Indosso un cappotto che abbottono per bene per ripararmi dal freddo ed esco dal portone, chiudendolo a chiave.
Passeggio senza meta per una mezz'oretta, finché non transito davanti ad una porta che come numero civico ha il 726b.
Mi è inevitabile pensare alle voci che ho sentito su quella casa e su chi la abita e mi fermo sul marciapiedi, riflettendo su che fare.
Non ho mai considerato l'idea di possedere un'arma ma si sa che chiunque abiti nella periferia ne ha la necessità. Soprattutto per il fatto che io e zia Grace abitiamo da sole e potremmo essere aggredite da chiunque in qualunque momento, proprio come è capitato a me non più di un mese fa.
Dopo un ultimo attimo di esitazione, suono al campanello e attendo.

Richard Mickway o, come lo chiamano tutti nel quartiere, Rick Rock, apre poco dopo un paio di minuti.
"Chi sei?" mi domanda subito, guardando oltre le mie spalle per assicurarsi che non sia accompagnata. "Un possibile compratore" affermo, determinata.
L'uomo alza un sopracciglio, un po' sorpreso dalla mia sicurezza.
"Entra" dice solo, prima di sparire dietro l'uscio. Lo seguo senza esitazioni.
La casa, come qualsiasi altra collocata in questo quartiere, è squallida e minuscola.
Mi guida in uno stanzino che va ad aprire con una chiave arrugginita.
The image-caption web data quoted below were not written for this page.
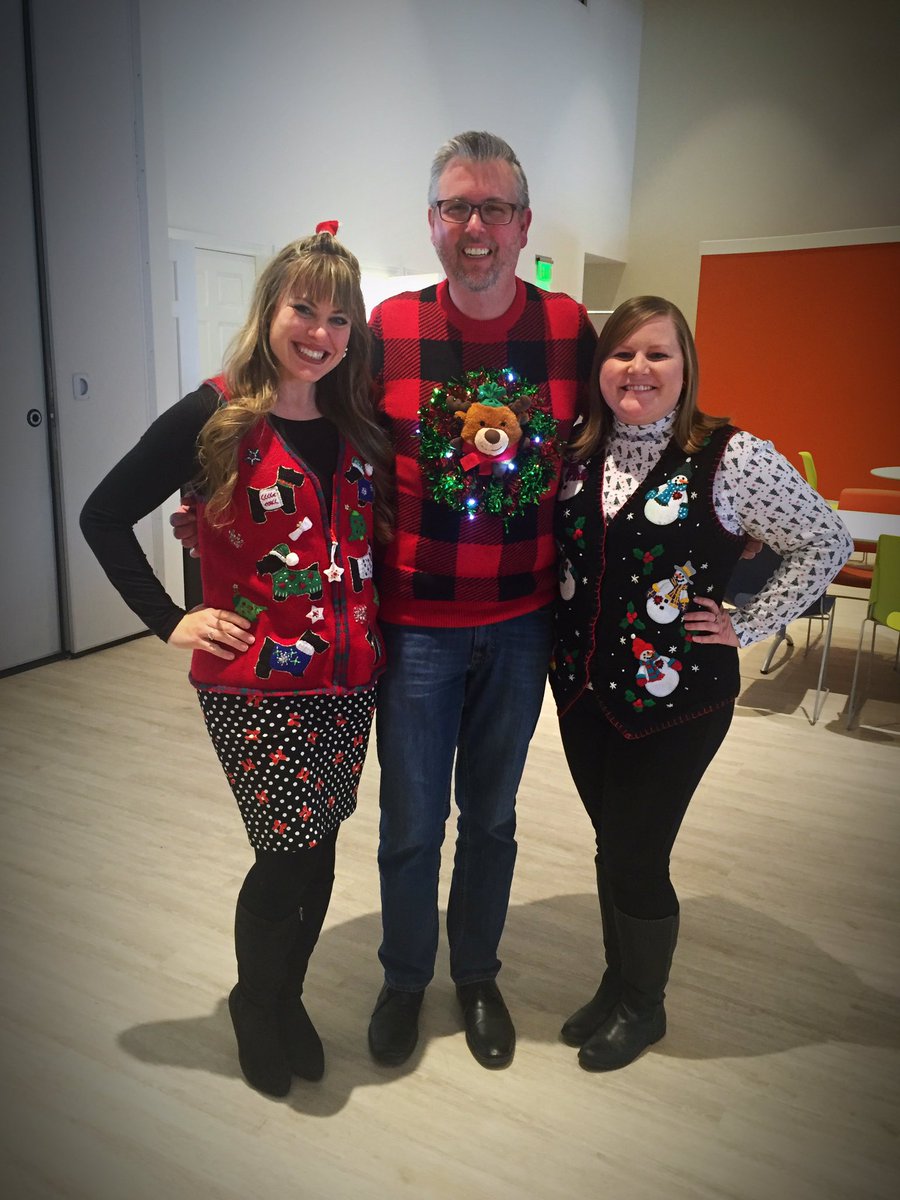jessannenyc's tweet photo. Never a dull moment at VB! #UglySweaterParty #verahappy https://t.co/DGGgcl6zNA
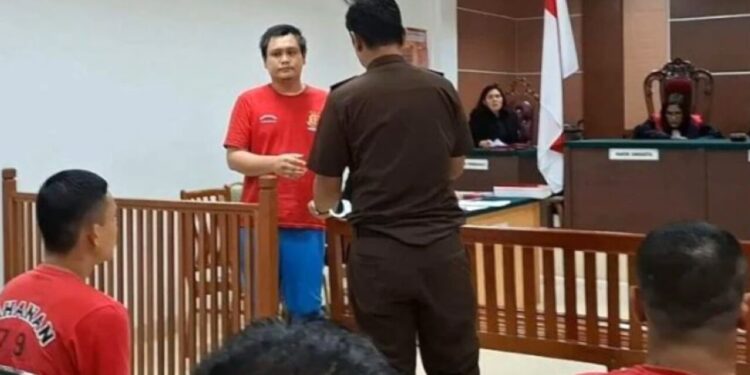 Persidangan WNA Malaysia tersangka penyelundupun sabu dalam dubur di PN Batam. (foto/dok)
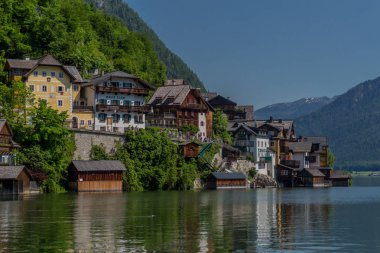Bir yaz gününde Hallsttter gölü boyunca güzel keşif turu. - Hallstatt/Avusturya. 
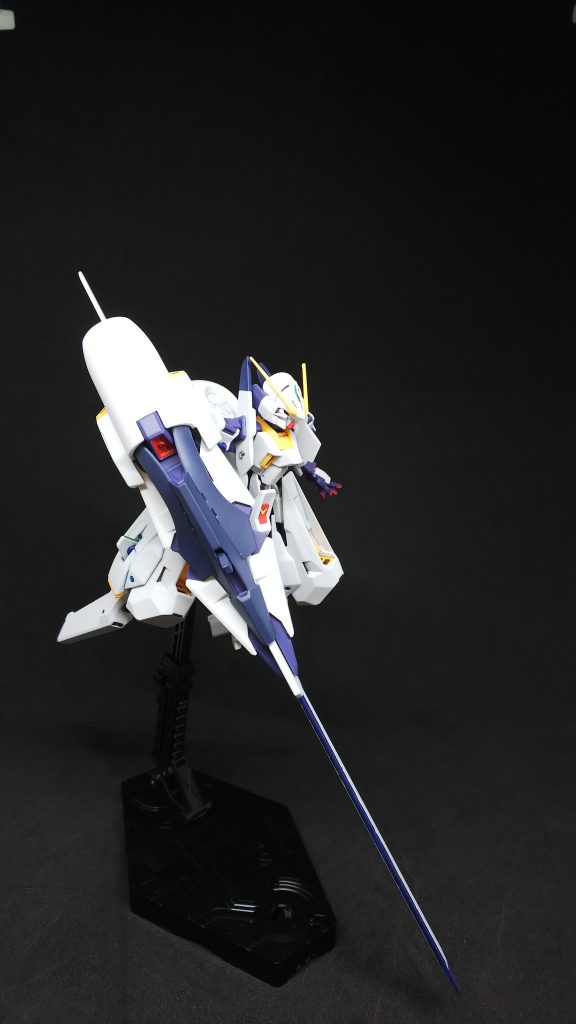 黒背景で。宇宙空間ぽくなりました。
"È la prima che compri?" mi chiede, mentre prende un paio di valigette e le posa sulla scrivania.
"Sarebbe anche la prima che uso" ci tengo a puntualizzare.
"Uh... Ci scommettevo. Ho qualcosa che fa al caso tuo" dice, tirandone fuori una e progendomela con la massima cautela.
La squadro un attimo, indecisa sul prenderla o meno.
Afferro l'arma e la impugno.
"Glock 21, calibro 45" dice, mentre io la guardo da diverse angolazioni e la punto contro il muro.